JOB: Reproduce word for word the part of the items below that opens with the line containing "Out of the options" and closes with the line containing "16.0 meters", including both of those lines.

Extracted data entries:
============
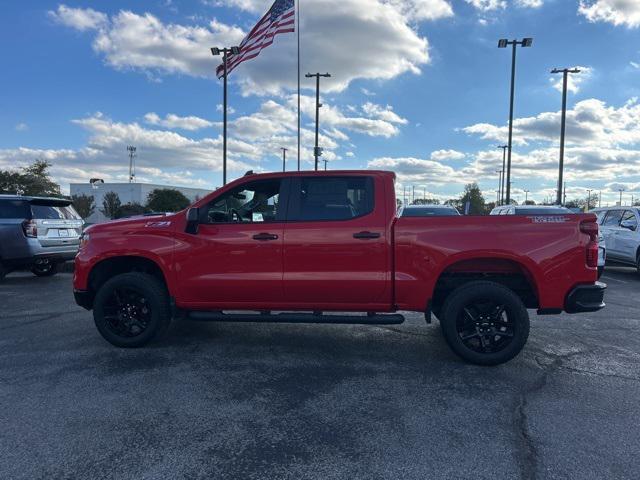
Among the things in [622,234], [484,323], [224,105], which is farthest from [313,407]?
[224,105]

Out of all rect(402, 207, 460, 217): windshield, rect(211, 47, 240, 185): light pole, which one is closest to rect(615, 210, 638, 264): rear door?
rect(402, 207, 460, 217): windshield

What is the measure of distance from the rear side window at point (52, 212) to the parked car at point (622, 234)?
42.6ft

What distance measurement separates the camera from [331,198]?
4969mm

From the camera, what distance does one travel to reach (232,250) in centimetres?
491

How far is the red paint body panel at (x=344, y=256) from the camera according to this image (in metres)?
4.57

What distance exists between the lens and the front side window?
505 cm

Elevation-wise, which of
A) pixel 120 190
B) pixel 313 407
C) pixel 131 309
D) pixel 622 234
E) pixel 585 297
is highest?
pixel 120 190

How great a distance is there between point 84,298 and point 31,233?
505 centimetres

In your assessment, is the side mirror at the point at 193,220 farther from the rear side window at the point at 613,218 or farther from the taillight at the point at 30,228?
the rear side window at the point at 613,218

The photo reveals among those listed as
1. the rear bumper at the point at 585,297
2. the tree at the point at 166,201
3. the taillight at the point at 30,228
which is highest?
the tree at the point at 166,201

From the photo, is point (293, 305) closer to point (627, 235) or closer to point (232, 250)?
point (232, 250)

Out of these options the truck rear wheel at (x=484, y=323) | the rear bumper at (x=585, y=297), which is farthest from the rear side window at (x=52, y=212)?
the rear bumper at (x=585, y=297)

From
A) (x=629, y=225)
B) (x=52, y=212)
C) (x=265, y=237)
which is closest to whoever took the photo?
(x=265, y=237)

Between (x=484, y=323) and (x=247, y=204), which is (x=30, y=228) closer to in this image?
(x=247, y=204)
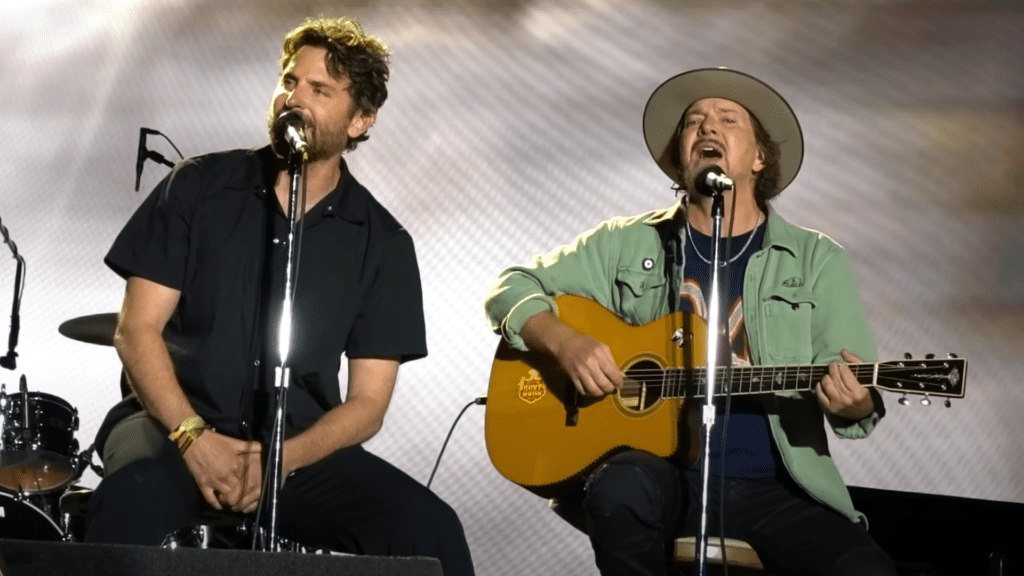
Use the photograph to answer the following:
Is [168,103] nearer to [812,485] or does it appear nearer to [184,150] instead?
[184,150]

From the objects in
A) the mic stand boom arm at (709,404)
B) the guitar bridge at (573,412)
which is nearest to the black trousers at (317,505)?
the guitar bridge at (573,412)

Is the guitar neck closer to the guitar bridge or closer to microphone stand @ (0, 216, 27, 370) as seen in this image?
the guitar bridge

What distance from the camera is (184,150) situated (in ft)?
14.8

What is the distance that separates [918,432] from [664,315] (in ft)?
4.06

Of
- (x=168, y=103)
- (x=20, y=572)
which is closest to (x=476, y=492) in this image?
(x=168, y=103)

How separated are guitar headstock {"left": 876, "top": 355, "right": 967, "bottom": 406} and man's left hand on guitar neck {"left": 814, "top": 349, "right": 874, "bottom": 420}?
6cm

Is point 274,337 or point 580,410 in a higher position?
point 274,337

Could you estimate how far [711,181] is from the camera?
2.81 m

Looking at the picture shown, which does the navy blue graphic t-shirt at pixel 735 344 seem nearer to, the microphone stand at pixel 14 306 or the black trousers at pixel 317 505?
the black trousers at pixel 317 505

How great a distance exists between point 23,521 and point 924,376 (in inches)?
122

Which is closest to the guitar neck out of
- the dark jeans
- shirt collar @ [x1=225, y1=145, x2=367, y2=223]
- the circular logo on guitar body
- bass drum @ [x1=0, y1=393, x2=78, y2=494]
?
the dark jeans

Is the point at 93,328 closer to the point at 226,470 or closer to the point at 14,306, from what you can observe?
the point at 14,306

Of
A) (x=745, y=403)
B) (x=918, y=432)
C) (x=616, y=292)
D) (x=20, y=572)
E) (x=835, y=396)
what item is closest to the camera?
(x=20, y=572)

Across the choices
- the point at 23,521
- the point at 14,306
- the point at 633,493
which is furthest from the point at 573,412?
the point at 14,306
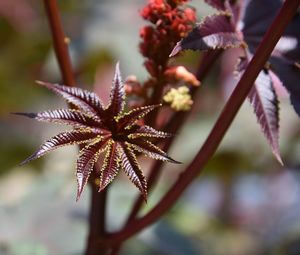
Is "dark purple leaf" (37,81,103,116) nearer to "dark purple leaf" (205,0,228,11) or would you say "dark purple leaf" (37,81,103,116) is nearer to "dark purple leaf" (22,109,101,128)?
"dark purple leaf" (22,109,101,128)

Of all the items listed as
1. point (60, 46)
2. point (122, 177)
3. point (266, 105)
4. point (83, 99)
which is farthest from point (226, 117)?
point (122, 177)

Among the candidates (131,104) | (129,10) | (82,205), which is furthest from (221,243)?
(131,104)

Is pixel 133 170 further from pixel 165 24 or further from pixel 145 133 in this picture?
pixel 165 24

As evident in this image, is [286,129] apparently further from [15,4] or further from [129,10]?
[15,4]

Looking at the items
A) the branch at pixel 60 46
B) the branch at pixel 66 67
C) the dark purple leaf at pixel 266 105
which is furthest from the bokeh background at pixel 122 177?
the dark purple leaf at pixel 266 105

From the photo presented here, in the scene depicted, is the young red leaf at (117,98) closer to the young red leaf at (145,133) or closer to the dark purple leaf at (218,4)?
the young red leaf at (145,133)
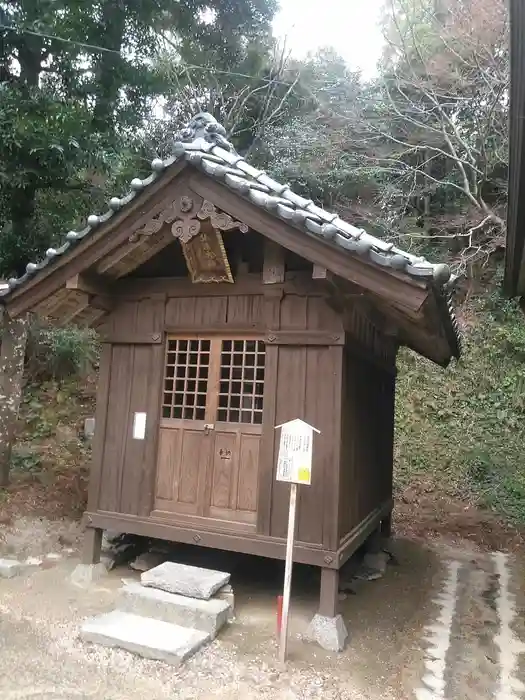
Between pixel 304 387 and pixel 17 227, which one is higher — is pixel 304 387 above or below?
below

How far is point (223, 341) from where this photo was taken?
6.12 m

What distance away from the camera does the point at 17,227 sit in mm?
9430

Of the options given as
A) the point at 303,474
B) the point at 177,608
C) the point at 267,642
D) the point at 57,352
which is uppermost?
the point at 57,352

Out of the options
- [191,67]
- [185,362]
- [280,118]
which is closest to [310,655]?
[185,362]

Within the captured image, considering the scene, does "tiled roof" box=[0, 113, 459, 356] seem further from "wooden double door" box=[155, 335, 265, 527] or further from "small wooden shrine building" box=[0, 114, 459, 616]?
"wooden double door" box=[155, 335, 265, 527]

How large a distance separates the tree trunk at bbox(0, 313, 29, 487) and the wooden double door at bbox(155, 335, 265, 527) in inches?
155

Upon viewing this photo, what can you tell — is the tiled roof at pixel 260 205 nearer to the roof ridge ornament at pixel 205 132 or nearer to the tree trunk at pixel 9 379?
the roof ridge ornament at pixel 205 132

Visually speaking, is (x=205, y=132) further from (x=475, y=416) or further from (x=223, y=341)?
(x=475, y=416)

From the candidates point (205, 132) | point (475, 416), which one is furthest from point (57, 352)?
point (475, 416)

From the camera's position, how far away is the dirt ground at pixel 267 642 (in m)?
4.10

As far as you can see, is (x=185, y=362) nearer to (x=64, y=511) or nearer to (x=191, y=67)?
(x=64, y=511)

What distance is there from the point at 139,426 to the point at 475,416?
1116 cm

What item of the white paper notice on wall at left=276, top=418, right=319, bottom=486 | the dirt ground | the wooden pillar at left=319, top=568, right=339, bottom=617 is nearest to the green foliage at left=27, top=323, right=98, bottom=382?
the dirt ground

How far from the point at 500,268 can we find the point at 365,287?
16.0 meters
============
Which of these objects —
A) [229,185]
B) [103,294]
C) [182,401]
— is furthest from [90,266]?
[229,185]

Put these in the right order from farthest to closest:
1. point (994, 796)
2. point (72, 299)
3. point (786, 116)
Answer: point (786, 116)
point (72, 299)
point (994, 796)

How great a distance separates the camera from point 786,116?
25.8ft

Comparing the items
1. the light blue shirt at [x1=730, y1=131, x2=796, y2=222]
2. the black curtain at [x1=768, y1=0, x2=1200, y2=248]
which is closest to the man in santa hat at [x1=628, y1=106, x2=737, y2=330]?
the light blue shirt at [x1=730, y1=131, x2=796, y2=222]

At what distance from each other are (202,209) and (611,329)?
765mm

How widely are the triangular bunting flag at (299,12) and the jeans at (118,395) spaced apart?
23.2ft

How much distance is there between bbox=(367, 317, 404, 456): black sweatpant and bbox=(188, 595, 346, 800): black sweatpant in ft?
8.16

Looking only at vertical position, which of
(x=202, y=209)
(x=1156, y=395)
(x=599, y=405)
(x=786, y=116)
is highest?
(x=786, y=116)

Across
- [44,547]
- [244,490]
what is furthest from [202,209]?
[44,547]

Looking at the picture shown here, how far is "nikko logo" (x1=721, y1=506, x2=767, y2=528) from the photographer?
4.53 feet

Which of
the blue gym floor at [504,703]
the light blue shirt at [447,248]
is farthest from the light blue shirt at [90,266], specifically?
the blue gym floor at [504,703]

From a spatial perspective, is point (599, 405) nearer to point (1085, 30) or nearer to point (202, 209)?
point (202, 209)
============
OUTPUT OF THE EXERCISE:
Out of the options
- [191,67]
- [185,362]
- [280,118]
which is closest to [310,655]?
[185,362]

Within the captured image, considering the scene, does "tiled roof" box=[0, 113, 459, 356] seem further from "wooden double door" box=[155, 335, 265, 527] or further from "small wooden shrine building" box=[0, 114, 459, 616]?
"wooden double door" box=[155, 335, 265, 527]

How large a distance separates the tree trunk at bbox(0, 313, 29, 487) and the wooden double door at bbox(155, 335, 265, 527) in inches?
155

Upon viewing this photo, what can you tell — is the tiled roof at pixel 260 205 nearer to the roof ridge ornament at pixel 205 132 or nearer to the tree trunk at pixel 9 379?
the roof ridge ornament at pixel 205 132

Visually speaking, is (x=205, y=132) further from (x=475, y=416) or further from (x=223, y=341)?
(x=475, y=416)

From the candidates point (205, 132) | point (475, 416), which one is furthest from point (57, 352)?
point (475, 416)

From the camera's position, how far away is the dirt ground at pixel 267 642 (in m)?
4.10

As far as you can see, is (x=185, y=362) nearer to (x=64, y=511) or nearer to (x=191, y=67)?
(x=64, y=511)

What distance is there from the point at 139,426 to the point at 475,416?
1116 cm

What item of the white paper notice on wall at left=276, top=418, right=319, bottom=486 | the dirt ground | the wooden pillar at left=319, top=568, right=339, bottom=617 is nearest to the green foliage at left=27, top=323, right=98, bottom=382?
the dirt ground

How far from the point at 500,268 can we find the point at 365,287?
16.0 meters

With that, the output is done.